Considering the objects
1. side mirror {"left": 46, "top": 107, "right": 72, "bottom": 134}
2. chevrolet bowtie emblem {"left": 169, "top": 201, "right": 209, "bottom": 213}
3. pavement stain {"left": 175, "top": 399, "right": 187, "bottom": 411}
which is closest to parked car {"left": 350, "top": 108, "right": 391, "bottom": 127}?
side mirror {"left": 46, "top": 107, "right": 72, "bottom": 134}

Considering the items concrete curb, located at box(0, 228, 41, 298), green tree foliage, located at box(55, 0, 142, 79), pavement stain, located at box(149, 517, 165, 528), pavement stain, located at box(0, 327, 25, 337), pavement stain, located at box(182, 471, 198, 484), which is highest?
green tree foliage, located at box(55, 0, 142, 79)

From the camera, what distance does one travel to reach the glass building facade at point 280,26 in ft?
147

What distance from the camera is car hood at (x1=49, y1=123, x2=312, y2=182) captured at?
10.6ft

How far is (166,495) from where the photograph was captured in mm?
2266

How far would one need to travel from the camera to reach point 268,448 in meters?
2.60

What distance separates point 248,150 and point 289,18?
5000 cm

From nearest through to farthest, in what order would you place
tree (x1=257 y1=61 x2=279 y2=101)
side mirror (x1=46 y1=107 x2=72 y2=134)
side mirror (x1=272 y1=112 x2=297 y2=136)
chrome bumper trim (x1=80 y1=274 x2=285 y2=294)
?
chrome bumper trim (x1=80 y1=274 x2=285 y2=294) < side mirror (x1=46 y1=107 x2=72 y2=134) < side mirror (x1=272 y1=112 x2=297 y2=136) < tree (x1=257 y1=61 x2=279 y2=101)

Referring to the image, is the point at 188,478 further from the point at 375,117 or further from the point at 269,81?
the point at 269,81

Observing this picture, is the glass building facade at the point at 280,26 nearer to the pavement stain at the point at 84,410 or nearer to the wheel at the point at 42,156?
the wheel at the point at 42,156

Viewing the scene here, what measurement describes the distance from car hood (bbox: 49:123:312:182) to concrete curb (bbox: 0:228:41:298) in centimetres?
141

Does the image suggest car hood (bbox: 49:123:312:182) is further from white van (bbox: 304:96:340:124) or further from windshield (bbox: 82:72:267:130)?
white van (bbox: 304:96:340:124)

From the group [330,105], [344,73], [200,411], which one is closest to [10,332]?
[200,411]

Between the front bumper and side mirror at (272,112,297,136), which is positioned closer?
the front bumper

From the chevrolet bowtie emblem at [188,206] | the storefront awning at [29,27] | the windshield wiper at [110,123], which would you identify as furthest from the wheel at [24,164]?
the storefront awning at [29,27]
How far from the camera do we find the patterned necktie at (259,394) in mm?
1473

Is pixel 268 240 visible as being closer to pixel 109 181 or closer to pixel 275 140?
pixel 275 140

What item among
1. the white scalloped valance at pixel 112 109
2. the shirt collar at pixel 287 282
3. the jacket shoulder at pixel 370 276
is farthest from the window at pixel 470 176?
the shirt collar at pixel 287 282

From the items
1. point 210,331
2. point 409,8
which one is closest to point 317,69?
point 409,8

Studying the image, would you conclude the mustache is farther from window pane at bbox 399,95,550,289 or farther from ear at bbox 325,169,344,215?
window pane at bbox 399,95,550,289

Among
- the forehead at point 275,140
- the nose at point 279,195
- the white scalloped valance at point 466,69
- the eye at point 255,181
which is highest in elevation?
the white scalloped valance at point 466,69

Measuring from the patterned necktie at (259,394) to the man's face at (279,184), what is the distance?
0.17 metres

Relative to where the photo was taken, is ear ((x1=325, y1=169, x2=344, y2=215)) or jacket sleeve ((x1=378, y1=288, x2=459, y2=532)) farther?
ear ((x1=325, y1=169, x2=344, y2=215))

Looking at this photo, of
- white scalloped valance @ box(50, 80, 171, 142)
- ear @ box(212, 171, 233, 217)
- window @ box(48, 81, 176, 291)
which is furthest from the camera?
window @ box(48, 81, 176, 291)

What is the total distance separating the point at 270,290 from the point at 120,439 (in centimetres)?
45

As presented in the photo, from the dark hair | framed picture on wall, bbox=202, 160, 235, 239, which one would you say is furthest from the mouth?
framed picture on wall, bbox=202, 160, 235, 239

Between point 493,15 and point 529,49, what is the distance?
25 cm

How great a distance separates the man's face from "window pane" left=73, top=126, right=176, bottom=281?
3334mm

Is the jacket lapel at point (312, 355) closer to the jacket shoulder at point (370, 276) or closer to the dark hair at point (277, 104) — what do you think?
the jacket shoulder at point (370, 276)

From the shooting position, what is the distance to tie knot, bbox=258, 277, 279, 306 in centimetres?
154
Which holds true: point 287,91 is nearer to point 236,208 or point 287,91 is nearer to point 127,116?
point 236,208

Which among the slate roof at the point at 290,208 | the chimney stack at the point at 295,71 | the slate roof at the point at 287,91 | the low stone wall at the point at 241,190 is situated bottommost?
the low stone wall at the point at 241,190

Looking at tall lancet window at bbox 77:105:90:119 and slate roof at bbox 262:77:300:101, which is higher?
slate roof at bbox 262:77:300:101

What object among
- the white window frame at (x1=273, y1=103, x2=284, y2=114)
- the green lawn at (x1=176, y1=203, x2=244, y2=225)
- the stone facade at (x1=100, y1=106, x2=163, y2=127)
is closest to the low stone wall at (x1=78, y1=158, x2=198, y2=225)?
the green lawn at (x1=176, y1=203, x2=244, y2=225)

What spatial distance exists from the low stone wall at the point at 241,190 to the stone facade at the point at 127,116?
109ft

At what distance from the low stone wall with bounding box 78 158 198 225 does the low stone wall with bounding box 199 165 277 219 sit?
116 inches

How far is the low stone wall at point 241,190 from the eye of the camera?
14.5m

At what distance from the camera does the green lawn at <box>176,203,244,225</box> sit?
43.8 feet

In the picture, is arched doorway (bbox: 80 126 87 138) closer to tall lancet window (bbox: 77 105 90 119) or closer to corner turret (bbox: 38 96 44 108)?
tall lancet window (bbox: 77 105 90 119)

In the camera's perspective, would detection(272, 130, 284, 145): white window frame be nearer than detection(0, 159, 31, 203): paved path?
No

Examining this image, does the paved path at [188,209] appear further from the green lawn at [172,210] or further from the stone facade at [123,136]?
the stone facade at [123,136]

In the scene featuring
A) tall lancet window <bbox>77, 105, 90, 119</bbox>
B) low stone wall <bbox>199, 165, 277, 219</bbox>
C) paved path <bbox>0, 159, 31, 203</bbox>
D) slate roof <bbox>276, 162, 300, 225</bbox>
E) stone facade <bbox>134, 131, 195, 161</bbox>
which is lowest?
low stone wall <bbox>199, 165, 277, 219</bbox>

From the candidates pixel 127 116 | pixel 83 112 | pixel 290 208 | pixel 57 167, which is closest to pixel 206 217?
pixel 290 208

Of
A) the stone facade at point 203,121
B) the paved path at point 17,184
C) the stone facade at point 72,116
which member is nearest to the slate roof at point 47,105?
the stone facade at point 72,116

+ + + + +

*WHAT THE EXERCISE ASKS:*
Copy the rows verbatim, beginning at the line that contains "Studying the image, would" and stopping after the line that contains "0.17 metres".

*TASK RESULT:*
Studying the image, would you conclude the mustache is farther from window pane at bbox 399,95,550,289 or farther from ear at bbox 325,169,344,215?
window pane at bbox 399,95,550,289

Among
- the forehead at point 275,140
- the nose at point 279,195
- the white scalloped valance at point 466,69
- the eye at point 255,181
which is highest in elevation?
the white scalloped valance at point 466,69

Measuring from the patterned necktie at (259,394) to the man's face at (279,184), what is the distance?
0.17 metres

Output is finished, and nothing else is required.